Мы пожали руки. Долго пожали — не в служебном смысле, а в человеческом. Линевич за прошедшие месяцы тоже похудел и постарел: лицо у него обтянулось, под глазами появились тёмные круги. Но рукопожатие было крепкое, спокойное, без всякой нервности.
— Поедем ко мне, Николай Иванович. Я Вам подготовил квартиру у себя в штабе. Ужин будет через час.
— Поедем.
Северцов выгрузил наши вещи. Денщик Линевича — молодой костромской парень с круглым лицом — погрузил их на сани. Мы сели в Линевичевские большие сани, накрытые медвежьей полостью. Поехали.
По дороге к штабу — он стоял в большом каменном доме на Большом проспекте, в трёх кварталах от вокзала — мы почти не говорили. Линевич показал — где казармы Восточно-Сибирского полка, где госпиталь, где штаб охранной стражи. Я кивал. Через десять минут приехали.
Дом штаба был — двухэтажный, каменный, с высокими окнами, с двумя часовыми у крыльца. Они отдали честь. Линевич ответил. Мы поднялись по широкой каменной лестнице на второй этаж. Линевич провёл меня в большую комнату с окнами на улицу — это была моя квартира на время приезда. Чисто, тепло, с печкой, с двумя кроватями (для меня и Северцова), с письменным столом у окна, со свежей водой в кувшине, с большой связкой свечей в подсвечнике.

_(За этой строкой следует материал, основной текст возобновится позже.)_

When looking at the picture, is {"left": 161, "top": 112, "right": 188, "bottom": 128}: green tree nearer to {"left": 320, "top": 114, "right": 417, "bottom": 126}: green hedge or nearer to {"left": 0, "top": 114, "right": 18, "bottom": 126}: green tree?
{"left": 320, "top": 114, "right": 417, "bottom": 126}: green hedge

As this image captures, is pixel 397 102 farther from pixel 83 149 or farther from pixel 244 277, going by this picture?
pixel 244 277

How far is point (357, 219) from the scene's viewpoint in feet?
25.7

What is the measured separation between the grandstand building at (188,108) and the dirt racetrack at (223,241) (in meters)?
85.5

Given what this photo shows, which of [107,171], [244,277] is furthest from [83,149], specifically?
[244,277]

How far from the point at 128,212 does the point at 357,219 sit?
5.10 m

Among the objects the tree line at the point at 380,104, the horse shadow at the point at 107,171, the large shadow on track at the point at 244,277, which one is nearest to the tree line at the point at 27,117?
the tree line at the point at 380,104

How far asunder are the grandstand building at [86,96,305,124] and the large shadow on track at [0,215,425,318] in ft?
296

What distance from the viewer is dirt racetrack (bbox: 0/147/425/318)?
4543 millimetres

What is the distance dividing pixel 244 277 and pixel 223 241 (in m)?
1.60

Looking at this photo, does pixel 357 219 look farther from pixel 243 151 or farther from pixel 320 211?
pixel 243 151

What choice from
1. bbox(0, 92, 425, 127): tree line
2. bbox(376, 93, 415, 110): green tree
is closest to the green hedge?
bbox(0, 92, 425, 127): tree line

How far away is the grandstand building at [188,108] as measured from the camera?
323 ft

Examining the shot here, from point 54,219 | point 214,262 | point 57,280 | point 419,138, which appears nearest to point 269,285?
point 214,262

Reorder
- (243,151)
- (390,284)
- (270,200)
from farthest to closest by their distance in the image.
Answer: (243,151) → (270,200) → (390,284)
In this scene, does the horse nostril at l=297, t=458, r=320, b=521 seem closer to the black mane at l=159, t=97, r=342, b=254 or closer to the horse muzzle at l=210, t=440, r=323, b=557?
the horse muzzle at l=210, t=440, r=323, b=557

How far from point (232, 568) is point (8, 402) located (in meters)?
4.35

— Устройтесь, Николай Иванович. Через час — ужин в моей квартире, на третьем этаже. Я приду за Вами.
— Хорошо, Николай Петрович.
Он вышел. Мы с Северцовым переоделись с дороги, умылись, привели себя в порядок. Я надел — обыкновенный мундир, без всяких орденов. Северцов — то же. Через час Линевич постучал.
— Прошу.
Мы поднялись на третий этаж. Квартира Линевича была — простая, без всякой роскоши. Три комнаты: кабинет с письменным столом и стенной картой Маньчжурии, во весь простенок; столовая со старым дубовым столом на восемь персон; и спальня, в которую я не заходил. Стены — деревянные панели, картины — две: портрет покойной императрицы Марии Александровны (Линевич, я знал, был — старый монархист, поклонник её ещё с шестидесятых годов) и литография какого-то немецкого пейзажа, видимо, ему подаренного. Никаких икон. У Линевича дома икон не было — это я отметил.
На столе стояло — закуска по-походному: солёные грузди, селёдка с луком, ломоть отварного языка, маринованные грибы, чёрный хлеб, бутылка водки в графине, мадера в графине помельче, два самовара (один уже кипел, другой ждал). Прислуживал — тот же костромской парень-денщик. На троих было накрыто — мне, Линевичу, Северцову. Северцов чуть смутился, что его за общий стол посадили на равных. Линевич сразу — простым движением — указал ему его место.